Abstract
Due to the proliferation of information systems and technology, businesses increasingly have the capability to accumulate huge amounts of customer data in large databases.
However, much of the useful marketing insights into customer
characteristics and their purchase patterns are largely hidden and untapped.
Current emphasis on customer relationship management makes the marketing function an ideal application area to greatly benefit from the use of data mining tools for
decision support.
A systematic methodology that uses data mining and knowledge management techniques is proposed to manage the marketing knowledge and support marketing decisions. This methodology can be the basis for enhancing customer relationship management.
Introduction
In recent years, the advent of information technology
has transformed the way marketing is done and
how companies manage information about their customers.
The availability of large volume of data on
customers, made possible by new information technology
tools, has created opportunities as well as
challenges for businesses to leverage the data and
gain competitive advantage.
Wal-Mart, the largest retailer in the U.S.,
for example, has a customer database that
contains around 43 tera-bytes of data,
which is larger than the database used by the Internal
Revenue Services for collecting income taxes.
The Internet and the World Wide Web have made
the process of collecting data easier, adding to the
volume of data available to businesses. On the one
hand, many organizations have realized that the
knowledge in these huge databases are key to supporting
the various organizational decisions.
Particularly,the knowledge about customers from
These databases is critical for the marketing function.
But,much of this useful knowledge is hidden and untapped.

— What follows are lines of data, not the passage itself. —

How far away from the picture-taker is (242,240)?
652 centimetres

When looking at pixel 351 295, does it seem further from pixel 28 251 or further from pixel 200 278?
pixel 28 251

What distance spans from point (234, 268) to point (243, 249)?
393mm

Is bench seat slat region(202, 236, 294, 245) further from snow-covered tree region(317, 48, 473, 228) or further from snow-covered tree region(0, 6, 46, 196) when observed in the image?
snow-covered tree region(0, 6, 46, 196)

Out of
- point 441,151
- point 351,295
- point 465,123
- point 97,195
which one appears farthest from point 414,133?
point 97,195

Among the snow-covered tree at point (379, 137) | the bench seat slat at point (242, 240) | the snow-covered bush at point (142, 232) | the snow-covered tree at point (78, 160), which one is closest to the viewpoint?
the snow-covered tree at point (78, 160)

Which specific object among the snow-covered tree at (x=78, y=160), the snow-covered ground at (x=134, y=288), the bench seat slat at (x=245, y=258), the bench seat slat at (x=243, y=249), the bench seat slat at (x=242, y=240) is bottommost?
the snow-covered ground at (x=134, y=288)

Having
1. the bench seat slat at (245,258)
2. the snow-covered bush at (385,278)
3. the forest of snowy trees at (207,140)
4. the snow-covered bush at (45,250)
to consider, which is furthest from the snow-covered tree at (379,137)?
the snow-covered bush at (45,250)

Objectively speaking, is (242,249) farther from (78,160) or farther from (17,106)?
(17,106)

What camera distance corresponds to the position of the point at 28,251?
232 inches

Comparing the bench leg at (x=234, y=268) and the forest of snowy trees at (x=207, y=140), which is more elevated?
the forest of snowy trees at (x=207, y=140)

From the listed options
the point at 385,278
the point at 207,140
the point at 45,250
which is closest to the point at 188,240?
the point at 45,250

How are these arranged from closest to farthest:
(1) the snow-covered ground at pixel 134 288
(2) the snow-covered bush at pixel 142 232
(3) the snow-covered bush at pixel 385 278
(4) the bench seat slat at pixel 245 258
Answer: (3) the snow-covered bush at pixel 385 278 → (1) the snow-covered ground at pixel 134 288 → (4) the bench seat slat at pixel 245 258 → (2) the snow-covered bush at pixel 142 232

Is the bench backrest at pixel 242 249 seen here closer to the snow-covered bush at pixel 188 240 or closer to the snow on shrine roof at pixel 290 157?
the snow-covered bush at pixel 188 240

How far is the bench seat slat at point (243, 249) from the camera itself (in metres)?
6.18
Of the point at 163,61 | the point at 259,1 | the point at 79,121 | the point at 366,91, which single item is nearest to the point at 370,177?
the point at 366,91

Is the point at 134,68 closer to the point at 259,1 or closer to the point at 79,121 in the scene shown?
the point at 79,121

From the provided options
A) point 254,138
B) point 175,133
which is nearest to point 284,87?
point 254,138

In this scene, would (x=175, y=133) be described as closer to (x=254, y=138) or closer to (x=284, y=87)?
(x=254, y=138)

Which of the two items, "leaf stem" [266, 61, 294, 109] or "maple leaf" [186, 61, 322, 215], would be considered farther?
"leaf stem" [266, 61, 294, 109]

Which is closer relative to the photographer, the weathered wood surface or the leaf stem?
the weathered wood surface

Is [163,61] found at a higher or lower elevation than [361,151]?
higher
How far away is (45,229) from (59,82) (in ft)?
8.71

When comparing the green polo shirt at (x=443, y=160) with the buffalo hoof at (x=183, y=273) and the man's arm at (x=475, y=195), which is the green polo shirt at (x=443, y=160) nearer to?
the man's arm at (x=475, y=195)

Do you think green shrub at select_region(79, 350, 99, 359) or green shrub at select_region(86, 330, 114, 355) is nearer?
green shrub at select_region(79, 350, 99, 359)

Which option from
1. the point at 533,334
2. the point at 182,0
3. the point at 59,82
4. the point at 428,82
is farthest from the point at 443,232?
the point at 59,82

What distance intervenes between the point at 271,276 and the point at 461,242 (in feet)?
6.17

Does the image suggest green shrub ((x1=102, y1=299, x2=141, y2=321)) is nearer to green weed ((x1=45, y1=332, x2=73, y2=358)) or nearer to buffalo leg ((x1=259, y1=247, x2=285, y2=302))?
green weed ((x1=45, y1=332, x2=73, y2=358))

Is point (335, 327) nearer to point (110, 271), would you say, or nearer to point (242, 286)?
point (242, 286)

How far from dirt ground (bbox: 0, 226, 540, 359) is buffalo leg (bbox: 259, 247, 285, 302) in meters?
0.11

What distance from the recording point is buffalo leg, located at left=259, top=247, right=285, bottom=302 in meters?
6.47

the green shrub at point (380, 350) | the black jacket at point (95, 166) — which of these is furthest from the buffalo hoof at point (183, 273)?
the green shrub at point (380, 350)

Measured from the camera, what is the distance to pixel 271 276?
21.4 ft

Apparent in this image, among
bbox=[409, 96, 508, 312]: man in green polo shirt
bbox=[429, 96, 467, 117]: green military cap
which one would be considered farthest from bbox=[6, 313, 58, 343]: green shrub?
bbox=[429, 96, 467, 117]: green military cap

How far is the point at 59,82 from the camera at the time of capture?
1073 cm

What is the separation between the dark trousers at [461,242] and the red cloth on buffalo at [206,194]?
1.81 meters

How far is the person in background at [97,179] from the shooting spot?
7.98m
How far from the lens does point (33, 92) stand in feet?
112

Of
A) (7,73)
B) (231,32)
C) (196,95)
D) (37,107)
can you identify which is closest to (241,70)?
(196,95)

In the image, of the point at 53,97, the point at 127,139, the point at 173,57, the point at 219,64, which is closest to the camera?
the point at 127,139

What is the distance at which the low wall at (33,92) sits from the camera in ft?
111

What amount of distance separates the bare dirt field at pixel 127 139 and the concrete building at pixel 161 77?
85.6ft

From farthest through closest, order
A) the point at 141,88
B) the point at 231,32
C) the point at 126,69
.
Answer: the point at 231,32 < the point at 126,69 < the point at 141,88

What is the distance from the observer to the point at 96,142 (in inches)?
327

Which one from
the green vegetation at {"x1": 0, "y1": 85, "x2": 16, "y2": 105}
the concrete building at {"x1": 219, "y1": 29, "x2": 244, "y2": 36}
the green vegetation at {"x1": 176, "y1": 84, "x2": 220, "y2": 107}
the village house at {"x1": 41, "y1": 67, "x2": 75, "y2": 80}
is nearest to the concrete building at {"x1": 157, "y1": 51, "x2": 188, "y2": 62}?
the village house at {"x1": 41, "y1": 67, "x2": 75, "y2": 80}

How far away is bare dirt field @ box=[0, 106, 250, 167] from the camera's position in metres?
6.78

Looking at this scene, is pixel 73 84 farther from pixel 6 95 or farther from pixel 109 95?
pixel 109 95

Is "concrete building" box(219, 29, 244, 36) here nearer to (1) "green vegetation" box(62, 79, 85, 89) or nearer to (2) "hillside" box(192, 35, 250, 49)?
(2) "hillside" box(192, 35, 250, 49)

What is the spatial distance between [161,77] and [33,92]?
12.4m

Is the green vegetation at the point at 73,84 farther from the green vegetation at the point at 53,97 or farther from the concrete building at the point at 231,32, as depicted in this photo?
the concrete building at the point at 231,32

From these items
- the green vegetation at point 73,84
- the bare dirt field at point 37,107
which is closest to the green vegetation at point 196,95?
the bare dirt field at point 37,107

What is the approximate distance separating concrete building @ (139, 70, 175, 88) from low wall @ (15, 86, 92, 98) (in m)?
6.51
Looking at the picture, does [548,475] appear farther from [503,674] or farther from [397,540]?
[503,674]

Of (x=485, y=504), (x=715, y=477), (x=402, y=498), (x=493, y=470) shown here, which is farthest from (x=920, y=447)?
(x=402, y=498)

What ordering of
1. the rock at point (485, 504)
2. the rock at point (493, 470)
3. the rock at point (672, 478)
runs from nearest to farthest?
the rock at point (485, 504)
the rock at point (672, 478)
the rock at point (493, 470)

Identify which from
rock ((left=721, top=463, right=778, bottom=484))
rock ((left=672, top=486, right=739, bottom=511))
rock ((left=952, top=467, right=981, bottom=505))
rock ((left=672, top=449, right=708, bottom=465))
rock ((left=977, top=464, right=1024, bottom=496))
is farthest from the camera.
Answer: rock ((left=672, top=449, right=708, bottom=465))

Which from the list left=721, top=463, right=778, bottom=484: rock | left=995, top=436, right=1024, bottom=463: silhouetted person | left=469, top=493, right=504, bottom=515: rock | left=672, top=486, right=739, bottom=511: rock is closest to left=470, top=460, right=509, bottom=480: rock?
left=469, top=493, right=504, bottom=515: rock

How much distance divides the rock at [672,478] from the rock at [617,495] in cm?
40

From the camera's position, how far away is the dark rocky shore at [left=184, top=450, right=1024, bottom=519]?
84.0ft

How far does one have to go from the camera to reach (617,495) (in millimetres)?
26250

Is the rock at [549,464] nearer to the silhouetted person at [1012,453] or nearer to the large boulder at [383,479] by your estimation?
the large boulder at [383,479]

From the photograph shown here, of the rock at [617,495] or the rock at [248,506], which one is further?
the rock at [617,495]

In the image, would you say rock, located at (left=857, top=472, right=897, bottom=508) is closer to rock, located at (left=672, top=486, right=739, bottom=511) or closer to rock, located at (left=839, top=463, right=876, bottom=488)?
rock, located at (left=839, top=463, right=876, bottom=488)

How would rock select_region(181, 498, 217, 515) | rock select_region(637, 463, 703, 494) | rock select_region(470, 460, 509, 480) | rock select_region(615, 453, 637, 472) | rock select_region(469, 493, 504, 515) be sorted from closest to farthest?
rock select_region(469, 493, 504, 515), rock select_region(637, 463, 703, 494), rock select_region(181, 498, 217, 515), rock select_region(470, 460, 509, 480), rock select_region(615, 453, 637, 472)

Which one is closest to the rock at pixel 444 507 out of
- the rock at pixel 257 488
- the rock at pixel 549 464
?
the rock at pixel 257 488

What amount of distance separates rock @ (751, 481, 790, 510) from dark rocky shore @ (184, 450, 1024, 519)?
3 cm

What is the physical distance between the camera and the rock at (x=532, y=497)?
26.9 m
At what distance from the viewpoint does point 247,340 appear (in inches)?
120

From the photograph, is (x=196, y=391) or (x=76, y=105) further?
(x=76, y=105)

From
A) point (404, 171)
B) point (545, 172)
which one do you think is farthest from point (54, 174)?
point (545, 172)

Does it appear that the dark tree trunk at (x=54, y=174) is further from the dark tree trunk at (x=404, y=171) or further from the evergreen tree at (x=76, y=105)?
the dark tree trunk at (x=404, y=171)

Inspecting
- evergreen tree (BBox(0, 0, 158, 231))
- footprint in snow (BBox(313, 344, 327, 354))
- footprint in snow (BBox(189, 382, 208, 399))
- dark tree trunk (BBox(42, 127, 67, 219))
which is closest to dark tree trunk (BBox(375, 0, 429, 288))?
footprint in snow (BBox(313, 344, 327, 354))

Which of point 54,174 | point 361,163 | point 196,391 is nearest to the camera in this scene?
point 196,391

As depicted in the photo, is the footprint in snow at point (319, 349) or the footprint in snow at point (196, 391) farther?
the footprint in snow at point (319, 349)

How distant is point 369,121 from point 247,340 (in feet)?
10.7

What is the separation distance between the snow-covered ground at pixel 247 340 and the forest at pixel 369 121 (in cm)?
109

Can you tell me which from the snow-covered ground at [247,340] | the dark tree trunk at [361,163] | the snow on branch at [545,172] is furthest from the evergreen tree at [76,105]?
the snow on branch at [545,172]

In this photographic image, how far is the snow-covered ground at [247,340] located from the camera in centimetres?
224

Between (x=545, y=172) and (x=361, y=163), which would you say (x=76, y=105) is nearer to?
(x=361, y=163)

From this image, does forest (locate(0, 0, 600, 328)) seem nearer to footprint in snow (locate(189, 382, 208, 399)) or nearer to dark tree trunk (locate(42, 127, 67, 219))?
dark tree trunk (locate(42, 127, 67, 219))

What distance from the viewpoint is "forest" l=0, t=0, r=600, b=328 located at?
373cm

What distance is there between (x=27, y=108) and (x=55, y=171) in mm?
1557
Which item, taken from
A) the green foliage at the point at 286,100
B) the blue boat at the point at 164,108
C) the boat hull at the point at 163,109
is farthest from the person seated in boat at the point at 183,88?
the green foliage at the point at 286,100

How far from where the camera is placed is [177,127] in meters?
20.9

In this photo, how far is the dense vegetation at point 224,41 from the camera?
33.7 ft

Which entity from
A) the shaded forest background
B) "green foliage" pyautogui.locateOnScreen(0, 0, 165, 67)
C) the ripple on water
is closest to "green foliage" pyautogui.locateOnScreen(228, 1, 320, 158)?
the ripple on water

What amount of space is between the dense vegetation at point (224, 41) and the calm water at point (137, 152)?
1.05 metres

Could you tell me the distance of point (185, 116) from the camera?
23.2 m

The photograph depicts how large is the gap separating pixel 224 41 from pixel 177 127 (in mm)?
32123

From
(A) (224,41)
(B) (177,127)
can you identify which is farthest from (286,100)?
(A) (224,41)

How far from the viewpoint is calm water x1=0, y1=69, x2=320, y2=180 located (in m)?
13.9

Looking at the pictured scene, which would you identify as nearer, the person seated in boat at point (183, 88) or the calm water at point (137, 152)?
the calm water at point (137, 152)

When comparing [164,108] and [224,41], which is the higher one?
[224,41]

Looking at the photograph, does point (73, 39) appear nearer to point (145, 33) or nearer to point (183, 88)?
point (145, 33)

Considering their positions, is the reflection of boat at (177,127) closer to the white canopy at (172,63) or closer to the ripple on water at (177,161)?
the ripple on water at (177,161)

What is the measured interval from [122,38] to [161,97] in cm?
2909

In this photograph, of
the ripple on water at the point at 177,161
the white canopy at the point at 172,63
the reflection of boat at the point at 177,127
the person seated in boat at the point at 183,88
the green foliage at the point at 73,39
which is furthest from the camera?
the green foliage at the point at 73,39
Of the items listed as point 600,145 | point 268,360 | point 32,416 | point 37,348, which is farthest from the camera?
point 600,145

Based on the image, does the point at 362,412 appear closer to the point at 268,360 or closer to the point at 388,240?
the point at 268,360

On the other hand, the intense competition and
increased choices available for customers have
created new pressures on marketing decision-makers
and there has emerged a need to manage customers
in a long-term relationship.
This new phenomenon, called customer relationship management,
requires that the organizations tailor their products and services
and interact with their customers based on
actual customer preferences, rather than some assumed
general characteristics.
As organizations move towards customer relationship management,
the marketing function, as the front-line to interact with customers,
is the most impacted due to these changes.
There is an increasing realization that
effective customer relationship management can be
done only based on a true understanding of the needs
and preferences of the customers. Under these conditions,
data mining tools can help uncover the hidden
knowledge and understand customer better, while a
systematic knowledge management effort can channel
the knowledge into effective marketing strategies.
This makes the study of the knowledge extraction
and management particularly valuable for marketing.
Developments in database processing,
data warehousing, machine learning
and knowledge management have contributed
greatly to our understanding of the data mining process.
More recent research on data mining
and knowledge discovery has further enhanced
our understanding of the application of data
mining and the knowledge discovery process. But,
most research has focused on the theoretical and
computational process of pattern discovery and a
narrow set of applications such as fraud detection or
risk prediction. Given the important role played by
marketing decisions in the current customer-centric
environment, there is a need for a simple and integrated
framework for a systematic management of
customer knowledge. But, there is a surprising lack
of a simple and overall framework to link the extraction
of customer knowledge with the management
and application of the knowledge, particularly in the
context of marketing decisions. While data mining
studies have focused on the techniques, customer
relationship studies have focused on the interface to
the customer and the strategies to manage customer
interactions. True customer relationship management
is possible only by integrating the knowledge discovery
process with the management and use of the
knowledge for marketing strategies. This will help
marketers address customer needs based on what the
marketers know about their customers, rather than a
mass generalization of the characteristics of customers
We address this issue in this paper by presenting
an integrated framework for knowledge discovery
and management, in the context of marketing decisions.
Marketing decisions based on discovered
customer knowledge leads to knowledge-based Marketing.